REQUIRED WORK
What is the number of lines in the data below that contain "variation"? Answer with that number and no other words.

[Dataset entries]
▼
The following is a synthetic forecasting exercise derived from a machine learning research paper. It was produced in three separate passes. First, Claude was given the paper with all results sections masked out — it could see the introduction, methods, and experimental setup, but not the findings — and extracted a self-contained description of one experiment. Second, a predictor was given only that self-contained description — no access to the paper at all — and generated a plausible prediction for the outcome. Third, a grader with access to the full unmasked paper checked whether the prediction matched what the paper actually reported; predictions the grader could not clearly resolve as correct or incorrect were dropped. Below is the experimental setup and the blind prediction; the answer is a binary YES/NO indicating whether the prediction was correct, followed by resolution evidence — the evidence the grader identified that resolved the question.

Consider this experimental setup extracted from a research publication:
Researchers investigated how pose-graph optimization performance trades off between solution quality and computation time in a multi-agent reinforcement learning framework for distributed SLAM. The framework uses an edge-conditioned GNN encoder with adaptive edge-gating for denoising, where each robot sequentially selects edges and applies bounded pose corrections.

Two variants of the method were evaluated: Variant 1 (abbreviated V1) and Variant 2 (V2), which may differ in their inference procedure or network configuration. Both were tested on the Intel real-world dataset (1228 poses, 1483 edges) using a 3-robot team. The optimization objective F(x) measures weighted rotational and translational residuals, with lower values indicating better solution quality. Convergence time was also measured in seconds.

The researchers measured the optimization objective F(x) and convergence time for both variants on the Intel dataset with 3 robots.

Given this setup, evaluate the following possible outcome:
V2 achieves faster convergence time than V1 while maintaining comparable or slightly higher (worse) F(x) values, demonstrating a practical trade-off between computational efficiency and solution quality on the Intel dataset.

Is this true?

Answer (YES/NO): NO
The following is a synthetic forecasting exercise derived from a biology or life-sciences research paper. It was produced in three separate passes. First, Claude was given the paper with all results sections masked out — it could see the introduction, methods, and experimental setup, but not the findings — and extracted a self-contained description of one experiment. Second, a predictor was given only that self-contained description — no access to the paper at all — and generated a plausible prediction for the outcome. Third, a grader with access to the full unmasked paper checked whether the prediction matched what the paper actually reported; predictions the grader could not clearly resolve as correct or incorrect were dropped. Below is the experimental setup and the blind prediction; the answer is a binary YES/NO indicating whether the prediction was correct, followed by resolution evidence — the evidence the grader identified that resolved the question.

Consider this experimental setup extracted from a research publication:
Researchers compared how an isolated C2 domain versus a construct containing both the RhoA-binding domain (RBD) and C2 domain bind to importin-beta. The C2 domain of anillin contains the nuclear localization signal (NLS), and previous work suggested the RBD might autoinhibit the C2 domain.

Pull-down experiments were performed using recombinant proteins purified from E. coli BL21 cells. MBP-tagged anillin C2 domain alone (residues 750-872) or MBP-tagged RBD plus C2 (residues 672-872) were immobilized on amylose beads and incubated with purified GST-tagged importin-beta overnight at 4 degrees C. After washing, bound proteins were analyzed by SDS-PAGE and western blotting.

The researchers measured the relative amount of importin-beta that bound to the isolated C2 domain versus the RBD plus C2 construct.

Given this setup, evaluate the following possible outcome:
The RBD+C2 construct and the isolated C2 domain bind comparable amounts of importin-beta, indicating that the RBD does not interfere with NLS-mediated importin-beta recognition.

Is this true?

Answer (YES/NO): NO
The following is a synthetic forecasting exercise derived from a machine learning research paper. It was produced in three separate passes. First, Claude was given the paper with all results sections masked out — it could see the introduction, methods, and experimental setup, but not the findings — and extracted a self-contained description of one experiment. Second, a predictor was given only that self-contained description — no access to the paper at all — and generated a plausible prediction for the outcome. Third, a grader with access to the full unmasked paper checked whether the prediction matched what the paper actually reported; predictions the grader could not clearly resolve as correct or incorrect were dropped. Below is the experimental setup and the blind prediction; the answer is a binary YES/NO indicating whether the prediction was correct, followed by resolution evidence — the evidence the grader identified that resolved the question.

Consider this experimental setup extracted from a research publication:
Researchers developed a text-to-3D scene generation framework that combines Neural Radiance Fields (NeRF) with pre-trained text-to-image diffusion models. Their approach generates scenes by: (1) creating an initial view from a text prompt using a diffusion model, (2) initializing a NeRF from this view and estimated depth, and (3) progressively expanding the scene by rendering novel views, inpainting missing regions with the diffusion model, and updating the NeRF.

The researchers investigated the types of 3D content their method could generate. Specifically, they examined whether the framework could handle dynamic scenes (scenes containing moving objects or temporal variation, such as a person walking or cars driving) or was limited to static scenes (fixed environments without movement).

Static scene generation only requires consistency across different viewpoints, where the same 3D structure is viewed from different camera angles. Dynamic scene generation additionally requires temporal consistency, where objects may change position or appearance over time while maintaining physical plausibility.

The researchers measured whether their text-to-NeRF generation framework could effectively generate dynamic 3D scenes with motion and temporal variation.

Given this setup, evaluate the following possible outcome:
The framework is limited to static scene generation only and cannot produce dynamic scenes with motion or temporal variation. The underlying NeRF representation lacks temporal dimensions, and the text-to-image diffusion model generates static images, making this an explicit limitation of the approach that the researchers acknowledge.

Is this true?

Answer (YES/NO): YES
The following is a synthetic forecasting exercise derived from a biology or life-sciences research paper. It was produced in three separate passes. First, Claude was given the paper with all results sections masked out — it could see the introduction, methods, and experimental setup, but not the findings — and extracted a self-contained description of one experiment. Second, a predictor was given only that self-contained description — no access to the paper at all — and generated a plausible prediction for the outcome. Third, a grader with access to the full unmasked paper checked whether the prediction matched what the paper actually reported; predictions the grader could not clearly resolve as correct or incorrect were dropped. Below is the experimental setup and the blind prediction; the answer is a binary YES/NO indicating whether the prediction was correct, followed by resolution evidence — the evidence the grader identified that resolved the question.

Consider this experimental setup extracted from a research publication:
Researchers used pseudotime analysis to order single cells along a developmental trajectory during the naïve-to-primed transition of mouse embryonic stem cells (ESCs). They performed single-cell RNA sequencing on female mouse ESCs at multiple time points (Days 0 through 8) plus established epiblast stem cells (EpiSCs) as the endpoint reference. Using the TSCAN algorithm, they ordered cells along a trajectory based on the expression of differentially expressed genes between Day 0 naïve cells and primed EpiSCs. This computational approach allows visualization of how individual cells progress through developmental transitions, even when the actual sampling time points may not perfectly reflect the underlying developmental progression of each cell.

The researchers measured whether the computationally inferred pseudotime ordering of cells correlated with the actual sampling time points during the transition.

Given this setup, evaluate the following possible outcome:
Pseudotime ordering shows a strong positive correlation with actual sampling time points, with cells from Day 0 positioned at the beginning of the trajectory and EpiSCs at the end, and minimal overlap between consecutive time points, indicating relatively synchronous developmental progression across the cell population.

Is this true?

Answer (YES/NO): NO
▲
RESULT FOR THIS TASK
3